Cancer Treatment Inspired by a Sea Creature
A rare toxin produced by a sea creature called Diazona angulata appears to hold promise for treating many different types of cancer while minimizing the harmful side effects of widely used chemotherapy drugs, according to a University of California, Los Angles study published in November 2016 in the journal Science Translational Medicine. The paper describes research on a synthetic version of a substance called diazonamide that prevents cell division and was isolated from the marine animal.
A release from the university notes that the research team was Led by Patrick Harran, UCLA’s Donald J. and Jane M. Cram Professor of Organic Chemistry. The team produced a synthetic form of diazonamide that, in rodents, appears to be effective in fighting breast cancer, colon cancer, and leukemia. The compound the scientists synthesized, DZ-2384, is more potent and lasts longer in the bloodstream than natural diazonamide.
And, when combined with a chemotherapy drug called gemcitabine (which is marketed under the brand name Gemzar), the compound is effective in rodents for combating advanced pancreatic cancer.
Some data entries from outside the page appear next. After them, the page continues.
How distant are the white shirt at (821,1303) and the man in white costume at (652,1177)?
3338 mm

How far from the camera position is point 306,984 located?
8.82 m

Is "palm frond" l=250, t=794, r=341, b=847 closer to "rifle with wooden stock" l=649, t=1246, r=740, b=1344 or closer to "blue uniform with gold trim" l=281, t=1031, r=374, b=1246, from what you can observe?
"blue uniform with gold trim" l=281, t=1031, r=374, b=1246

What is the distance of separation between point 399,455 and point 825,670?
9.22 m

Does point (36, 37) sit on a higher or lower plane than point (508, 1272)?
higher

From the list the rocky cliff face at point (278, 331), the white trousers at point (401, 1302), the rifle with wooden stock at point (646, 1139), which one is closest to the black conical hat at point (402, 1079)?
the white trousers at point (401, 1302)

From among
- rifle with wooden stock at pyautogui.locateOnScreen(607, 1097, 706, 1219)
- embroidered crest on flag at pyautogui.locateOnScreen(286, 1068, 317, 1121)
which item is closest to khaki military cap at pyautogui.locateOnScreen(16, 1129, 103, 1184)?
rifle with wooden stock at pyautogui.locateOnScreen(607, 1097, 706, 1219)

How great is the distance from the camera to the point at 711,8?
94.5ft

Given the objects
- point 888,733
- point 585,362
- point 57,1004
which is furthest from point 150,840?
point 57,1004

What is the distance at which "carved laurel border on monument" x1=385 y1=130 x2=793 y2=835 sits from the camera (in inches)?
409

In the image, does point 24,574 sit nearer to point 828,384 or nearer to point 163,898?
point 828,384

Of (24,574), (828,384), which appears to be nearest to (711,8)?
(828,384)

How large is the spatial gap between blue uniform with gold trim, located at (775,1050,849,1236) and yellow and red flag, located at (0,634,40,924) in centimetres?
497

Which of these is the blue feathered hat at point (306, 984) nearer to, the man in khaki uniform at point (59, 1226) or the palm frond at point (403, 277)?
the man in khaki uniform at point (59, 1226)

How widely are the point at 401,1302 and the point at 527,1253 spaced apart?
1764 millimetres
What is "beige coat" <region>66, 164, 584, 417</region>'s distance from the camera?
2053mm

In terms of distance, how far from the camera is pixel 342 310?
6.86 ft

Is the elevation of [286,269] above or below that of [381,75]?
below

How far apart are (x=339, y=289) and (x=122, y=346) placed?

DZ-2384 works by disrupting a molecular machine called the mitotic spindle, which the cell uses to pull replicated chromosomes apart during division. There are numerous compounds that affect spindle function, including several FDA-approved cancer drugs. These agents, which are called anti-mitotics, have a typical pattern of toxicity associated with their use. DZ-2384 is an anti-mitotic that behaves differently.
In the study, researchers implanted or grew tumors in hundreds of rodents as models for various types of human cancer. They found that in animals receiving DZ-2384, tumors shrank as much as or more than when a conventional anti-mitotic was used, but with much less toxicity at effective doses.
Animals receiving DZ-2384 also had markedly less peripheral neuropathy — a type of debilitating nerve pain that often affects humans who take anti-mitotic drugs — than those that received docetaxel, a conventional anti-mitotic. Peripheral neuropathy is one of the chief side effects of anti-mitotic chemotherapy, and it’s often severe enough that doctors decide to stop administering chemotherapy, at least temporarily, in order to reduce patients’ pain. But that’s problematic as well, because once treatment is suspended, tumors tend to return, and often in forms that are resistant to drugs.
Harran said understanding the unique way DZ-2384 functions in animals wouldn’t have been possible without the cooperation of specialists from several fields over the past 15 years.
“One piece of the puzzle after another came into place over time,” Harran said. “Now, we have the chemistry, the biochemistry, the structural biology, the pharmacology and toxicology. We have a deep understanding of what this drug is doing.”